Document extract
- Opening Delimiter -

The model is set up such that there is a finite number of laborers/taxpayers in the economy each with a different amount of output that they can produce per unit of time. That is, worker 1 can produce one widget per hour, worker 2 can produce two widgets per hour, etc. up to some maximum. The utility of each laborer is a positive function of how much he consumes and a negative function of how much he works. That is, ideally every worker would want to consume infinite widgets and work zero hours. The job of the government is to set a tax rate for each type of worker (each level of per-hour productivity) so as to maximize aggregate utility given the amount of time that each worker will choose to work. Of course each worker must choose how much to work based on how much he wants to/gets to consume which is partially a function of the tax rate. It is this interplay between optimization problems that leads to quite a few pages of fancy math.

You may have noticed that the model makes taxation choices based on a taxpayer's productivity, not his income. Mirrlees attempts to square this with the real world when he says, "One might obtain information about a man's income-earning potential from his apparent I.Q., the number of his degrees, his address, age or colour; but the natural, and one would suppose the most reliable, indicator of his income-earning potential is his income." This may be so, but the assumption that productivity is indicated by income might be one of the larger assumptions that this model uses.

- Closing Delimiter -

Stored data
- Opening Delimiter -

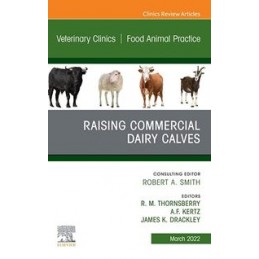 Raising Commercial Dairy...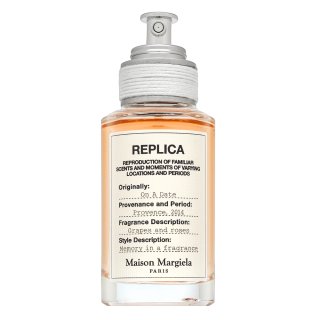 maison margiela on a date woda toaletowa 30 ml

- Closing Delimiter -

Task requirements
Can you transcribe the stretch of the Mirrlees tax model passage from "You may have" through "this model uses."?

Reply to the exercise
You may have noticed that the model makes taxation choices based on a taxpayer's productivity, not his income. Mirrlees attempts to square this with the real world when he says, "One might obtain information about a man's income-earning potential from his apparent I.Q., the number of his degrees, his address, age or colour; but the natural, and one would suppose the most reliable, indicator of his income-earning potential is his income." This may be so, but the assumption that productivity is indicated by income might be one of the larger assumptions that this model uses.